Maalesef müslüman olmak yetmiyor, öteki olmamak, kardeş olmak için mü’min olmak gereklidir.
Yukarıda zikrettik. Yanlıştan dönmek erdemdir. Allah CC samimi olarak tevbe edenleri affeder. Ama yanlışta ısrar edenler bizden kardeşlik beklemesinler, yanlışlarını kabul etmemizi de beklemesinler.
Hiç kimsenin Allah'ın (CC) kurallarını esnetmek hakkı ve haddi değildir. Onlar kendi kendilerini ötekileştirenlerdir, gittikleri yol da şeytanın yoludur. O yolun nereye gittiğini herkes bilir..

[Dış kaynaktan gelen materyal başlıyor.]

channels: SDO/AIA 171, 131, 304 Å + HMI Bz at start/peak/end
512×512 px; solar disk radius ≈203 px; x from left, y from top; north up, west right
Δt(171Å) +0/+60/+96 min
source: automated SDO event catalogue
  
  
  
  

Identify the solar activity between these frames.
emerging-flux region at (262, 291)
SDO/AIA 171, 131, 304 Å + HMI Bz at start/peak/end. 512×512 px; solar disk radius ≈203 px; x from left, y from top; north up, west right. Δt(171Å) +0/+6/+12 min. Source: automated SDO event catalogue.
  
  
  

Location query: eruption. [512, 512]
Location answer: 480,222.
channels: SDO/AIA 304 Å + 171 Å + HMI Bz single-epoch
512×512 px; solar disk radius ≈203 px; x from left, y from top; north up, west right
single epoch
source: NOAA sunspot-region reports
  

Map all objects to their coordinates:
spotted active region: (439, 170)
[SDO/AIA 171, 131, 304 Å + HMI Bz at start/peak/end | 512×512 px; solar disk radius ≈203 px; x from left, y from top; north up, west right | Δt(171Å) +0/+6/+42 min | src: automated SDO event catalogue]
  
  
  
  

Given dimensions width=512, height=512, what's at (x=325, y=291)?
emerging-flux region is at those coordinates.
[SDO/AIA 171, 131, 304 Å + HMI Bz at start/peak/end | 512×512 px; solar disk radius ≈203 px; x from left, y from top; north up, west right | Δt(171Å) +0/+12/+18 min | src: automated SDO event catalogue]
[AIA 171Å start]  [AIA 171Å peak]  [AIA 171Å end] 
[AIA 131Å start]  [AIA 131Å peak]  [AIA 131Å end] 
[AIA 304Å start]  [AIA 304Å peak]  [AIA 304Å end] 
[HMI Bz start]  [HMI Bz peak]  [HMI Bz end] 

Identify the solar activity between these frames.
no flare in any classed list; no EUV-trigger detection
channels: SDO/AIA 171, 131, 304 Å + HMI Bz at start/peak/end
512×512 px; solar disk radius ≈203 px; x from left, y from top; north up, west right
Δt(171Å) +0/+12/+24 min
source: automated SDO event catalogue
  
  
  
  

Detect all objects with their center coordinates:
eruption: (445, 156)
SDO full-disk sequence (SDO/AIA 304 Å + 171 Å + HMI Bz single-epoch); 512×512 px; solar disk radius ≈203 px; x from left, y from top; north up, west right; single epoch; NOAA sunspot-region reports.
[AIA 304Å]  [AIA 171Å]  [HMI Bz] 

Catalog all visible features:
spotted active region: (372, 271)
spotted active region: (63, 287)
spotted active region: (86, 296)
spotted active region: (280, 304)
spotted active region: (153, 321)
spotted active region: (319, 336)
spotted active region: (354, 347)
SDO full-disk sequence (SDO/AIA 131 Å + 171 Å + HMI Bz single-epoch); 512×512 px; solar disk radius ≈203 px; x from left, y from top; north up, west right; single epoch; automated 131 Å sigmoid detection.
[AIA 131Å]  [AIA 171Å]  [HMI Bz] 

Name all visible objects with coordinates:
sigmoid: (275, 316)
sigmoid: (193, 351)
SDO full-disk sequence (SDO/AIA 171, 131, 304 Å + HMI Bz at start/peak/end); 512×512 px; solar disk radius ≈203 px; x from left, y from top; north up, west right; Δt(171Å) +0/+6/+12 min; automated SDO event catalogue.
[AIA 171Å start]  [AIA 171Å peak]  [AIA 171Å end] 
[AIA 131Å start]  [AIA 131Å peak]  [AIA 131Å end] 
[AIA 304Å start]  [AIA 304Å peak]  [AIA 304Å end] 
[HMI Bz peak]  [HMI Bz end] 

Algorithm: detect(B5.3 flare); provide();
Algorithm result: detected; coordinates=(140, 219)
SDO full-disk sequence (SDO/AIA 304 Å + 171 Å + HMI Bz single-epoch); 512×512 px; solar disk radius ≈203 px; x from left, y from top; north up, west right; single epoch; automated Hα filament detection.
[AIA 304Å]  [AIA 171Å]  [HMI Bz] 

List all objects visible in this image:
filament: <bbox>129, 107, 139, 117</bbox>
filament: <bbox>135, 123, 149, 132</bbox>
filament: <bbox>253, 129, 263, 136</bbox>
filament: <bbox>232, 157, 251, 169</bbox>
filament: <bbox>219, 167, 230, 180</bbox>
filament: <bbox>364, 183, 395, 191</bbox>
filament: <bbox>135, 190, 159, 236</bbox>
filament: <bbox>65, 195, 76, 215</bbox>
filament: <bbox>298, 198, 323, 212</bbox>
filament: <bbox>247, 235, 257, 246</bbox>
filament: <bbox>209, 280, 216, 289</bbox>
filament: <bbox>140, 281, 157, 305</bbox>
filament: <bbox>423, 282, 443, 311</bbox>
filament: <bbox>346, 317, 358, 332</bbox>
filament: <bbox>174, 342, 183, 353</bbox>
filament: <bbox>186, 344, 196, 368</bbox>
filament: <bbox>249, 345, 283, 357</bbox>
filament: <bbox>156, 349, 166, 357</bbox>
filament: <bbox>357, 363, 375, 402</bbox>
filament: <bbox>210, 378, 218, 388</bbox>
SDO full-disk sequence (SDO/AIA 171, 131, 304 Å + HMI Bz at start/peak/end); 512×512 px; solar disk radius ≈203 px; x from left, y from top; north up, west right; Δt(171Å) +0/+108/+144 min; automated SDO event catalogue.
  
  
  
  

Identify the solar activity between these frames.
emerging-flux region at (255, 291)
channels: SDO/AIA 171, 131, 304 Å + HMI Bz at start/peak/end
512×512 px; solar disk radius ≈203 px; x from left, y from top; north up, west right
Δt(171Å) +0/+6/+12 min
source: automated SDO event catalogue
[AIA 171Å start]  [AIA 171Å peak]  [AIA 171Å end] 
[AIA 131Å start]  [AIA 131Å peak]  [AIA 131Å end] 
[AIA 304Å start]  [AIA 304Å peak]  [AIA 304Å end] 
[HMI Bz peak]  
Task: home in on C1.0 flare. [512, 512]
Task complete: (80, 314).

İslama doğrudan saldıramayan kahpe ve sinsi düşman onu sulandırmak, seyreltmek için, güya birlik ve beraberliği savunuyormuş gibi kimsenin kimseyi ötekileştirmemesi gerektiği, herkesin, bütün insanların kardeş olduğu v.s gibi söylemlerle gelirler. Hayır efendim, kimse kusura bakmasın, biz sadece mü’minlerle kardeş olabiliriz. Şeytanlar ve onların yolundan gidenlerle değil. Kafirler ve münafıklar bizim kardeşimiz olamaz. Münafıklığı seçenler ötekilerdendir. Dünyası için ahiretini satmanın bedeli öteki olmaktır.
Aynı milletten, aynı kabileden v.b olabiliriz ama kardeşlik sadece mü’min olanlara mahsustur.
Bu İslam kardeşliği gerçeği, İslam düşmanlarının en nefret ettikleri ve kötü niyetli planlarını en çok zorlaştıran bir şeydir. O yüzden Müslüman ülkelerde var güçleriyle bölücü, milliyetçi hatta ırkçı düşünce ve akımları destekler, yayarlar. Cahili milliyetçi yaparsanız otomatik olarak ırkçı elde edersiniz. Maksat ÖLÇÜYÜ bozmaktır. Osmanlı İslam Devleti ne zaman yıkıldı? İslam kardeşliği zayıflayıp etnik ve milliyetçi cereyanlar ortaya çıktığı zaman. 200 senedir neden toparlanamıyor? Çünkü bu akımlar hala devam ediyor.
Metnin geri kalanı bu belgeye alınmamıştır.